Hello, I wanted to know if this project is open source because trying to do this via batch processing is an absolute nightmare, and I don't know really how to use power shell. 

I think formatting the information is not that difficult but I would like to know if it is open source.

You can have a look here where I have started the process. I think the requirements are quite clear in the link:









						Converting simple timestamps into usable SRT (Subtitle) format to be imported into Adobe Premier
					

Context. When recording a video, It is good to mark timestamps for key events. Getting this kind of information into Adobe Premier is no easy task. However creating a subtitle file that represents ...




					stackoverflow.com


----------



## partouf (May 26, 2020)

authorleon said:


> Hello, I wanted to know if this project is open source because trying to do this via batch processing is an absolute nightmare, and I don't know really how to use power shell.
> 
> I think formatting the information is not that difficult but I would like to know if it is open source.
> 
> ...



It very much is open source, link should be in the description, but here it is https://github.com/partouf/OBSInfoWriter
I already added an issue for this request, but won't have much time to work on it this week myself, so any help is of course wonderful. The idea is to create a new Output format, it shouldn't be too hard to copy paste some things from the CSV format and change it to this format - I think.


----------



## knaeckebrot0815 (Jul 1, 2020)

Hi, 
Are there any known issues with OBS 25 ? I reinstalled OBS and InfoWriter from scratch, but InfoWriter doesn't show up in my list of sources anymore.
Many thanks


----------



## partouf (Jul 1, 2020)

knaeckebrot0815 said:


> Hi,
> Are there any known issues with OBS 25 ? I reinstalled OBS and InfoWriter from scratch, but InfoWriter doesn't show up in my list of sources anymore.
> Many thanks



Not that I know of, I have tested with OBS 25.0.8 (Windows 64 bits).
Are you sure you put the DLL's in the right folders?


----------



## knaeckebrot0815 (Jul 8, 2020)

My apologies. It looks like copying the dll from the zip file failed (silently, thanks Windows). I had to first unpack, then move to the OBS-plugins folder.  Seems to be working now.


----------



## bloodbarron115 (Jul 19, 2020)

Long time user of infowriter but I only just updated it from a 2018 version and now OBS won't open. When I remove the file i downloaded from the plugins file obs opens fine but obviously infowriter is then missing from my sources. Any idea how to fix this?

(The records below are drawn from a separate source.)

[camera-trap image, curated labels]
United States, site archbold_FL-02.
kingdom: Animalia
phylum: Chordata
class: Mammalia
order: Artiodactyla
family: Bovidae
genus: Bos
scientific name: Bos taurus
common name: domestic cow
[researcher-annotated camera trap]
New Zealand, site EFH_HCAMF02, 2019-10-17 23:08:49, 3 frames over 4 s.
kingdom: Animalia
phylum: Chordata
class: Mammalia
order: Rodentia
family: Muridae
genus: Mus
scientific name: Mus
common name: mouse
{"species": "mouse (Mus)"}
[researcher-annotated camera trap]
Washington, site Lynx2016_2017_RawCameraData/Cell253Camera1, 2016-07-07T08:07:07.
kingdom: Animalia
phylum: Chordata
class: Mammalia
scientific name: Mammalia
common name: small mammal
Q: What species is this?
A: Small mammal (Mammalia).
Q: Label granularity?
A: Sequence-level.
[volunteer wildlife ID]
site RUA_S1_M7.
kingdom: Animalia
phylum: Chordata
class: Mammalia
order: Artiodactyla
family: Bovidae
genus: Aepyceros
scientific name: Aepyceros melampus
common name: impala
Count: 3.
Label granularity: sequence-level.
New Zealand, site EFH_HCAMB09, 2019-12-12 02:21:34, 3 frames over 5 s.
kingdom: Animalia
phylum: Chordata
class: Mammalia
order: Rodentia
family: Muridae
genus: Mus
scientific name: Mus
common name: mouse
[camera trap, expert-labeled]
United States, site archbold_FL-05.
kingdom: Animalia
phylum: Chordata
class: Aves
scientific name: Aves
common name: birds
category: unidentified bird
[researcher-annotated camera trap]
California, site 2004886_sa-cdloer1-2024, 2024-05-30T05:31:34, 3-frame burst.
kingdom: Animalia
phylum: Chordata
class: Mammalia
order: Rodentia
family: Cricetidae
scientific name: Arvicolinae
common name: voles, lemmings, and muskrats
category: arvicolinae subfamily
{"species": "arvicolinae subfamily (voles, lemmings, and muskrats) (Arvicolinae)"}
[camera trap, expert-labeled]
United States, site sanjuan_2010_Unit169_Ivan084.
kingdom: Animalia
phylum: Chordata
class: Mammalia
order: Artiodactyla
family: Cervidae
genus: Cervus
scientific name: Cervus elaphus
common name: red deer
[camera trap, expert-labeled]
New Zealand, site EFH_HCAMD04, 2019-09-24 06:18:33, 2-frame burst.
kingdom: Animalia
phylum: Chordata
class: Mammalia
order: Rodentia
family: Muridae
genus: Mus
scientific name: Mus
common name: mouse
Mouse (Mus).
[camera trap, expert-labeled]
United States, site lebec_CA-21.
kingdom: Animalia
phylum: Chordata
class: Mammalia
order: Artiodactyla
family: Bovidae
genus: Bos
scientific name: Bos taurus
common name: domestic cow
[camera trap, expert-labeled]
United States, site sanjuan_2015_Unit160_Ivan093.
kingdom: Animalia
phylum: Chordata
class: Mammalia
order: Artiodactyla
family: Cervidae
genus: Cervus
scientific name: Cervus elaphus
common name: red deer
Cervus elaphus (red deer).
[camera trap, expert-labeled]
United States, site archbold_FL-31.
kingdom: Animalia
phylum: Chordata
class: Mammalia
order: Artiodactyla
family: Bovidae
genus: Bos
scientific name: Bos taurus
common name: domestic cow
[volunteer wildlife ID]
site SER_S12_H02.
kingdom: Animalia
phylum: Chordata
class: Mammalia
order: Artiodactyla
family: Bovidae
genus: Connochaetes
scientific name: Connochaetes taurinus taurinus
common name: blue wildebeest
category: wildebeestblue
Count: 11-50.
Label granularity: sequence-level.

*EDIT* I downloaded V1.2 because all i was really looking for was extra hotkey options and OBS is now working with that


----------



## RobyCai (Jul 25, 2020)

Where I can find the Mac OS X version????


----------



## partouf (Jul 26, 2020)

RobyCai said:


> View attachment 59275
> Where I can find the Mac OS X version????











						Release More toggles for default output format · partouf/OBSInfoWriter
					

Two more toggles for the Default output format




					github.com


----------



## partouf (Jul 26, 2020)

bloodbarron115 said:


> Long time user of infowriter but I only just updated it from a 2018 version and now OBS won't open. When I remove the file i downloaded from the plugins file obs opens fine but obviously infowriter is then missing from my sources. Any idea how to fix this?
> 
> *EDIT* I downloaded V1.2 because all i was really looking for was extra hotkey options and OBS is now working with that



Can you send me the log and crash report from when this happens? They should be somewhere in C:\Users\yourusername\AppData\Roaming\obs-studio\crashes and C:\Users\yourusername\AppData\Roaming\obs-studio\logs


----------



## ultraTay (Aug 20, 2020)

hi there!! I am having a little trouble with this and I can't figure out why - the plugin is logging stamps for my scene switches into my chosen txt file, but not logging a stamp when I use the hotkey (though I can see the source activate in the scene when I use the hotkey). I'm sure I'm missing something easy. Any ideas?


----------



## ultraTay (Aug 20, 2020)

ultraTay said:


> hi there!! I am having a little trouble with this and I can't figure out why - the plugin is logging stamps for my scene switches into my chosen txt file, but not logging a stamp when I use the hotkey (though I can see the source activate in the scene when I use the hotkey). I'm sure I'm missing something easy. Any ideas?


nevermind it was definitely something stupid! got it :)


----------



## rawtess (Sep 18, 2020)

partouf said:


> Can you send me the log and crash report from when this happens? They should be somewhere in C:\Users\yourusername\AppData\Roaming\obs-studio\crashes and C:\Users\yourusername\AppData\Roaming\obs-studio\logs


hi, im not the person youre replying to, but i think im experiencing the exact same issue. i dont get any crash reports, but ive attached the log file!


----------



## partouf (Sep 18, 2020)

rawtess said:


> hi, im not the person youre replying to, but i think im experiencing the exact same issue. i dont get any crash reports, but ive attached the log file!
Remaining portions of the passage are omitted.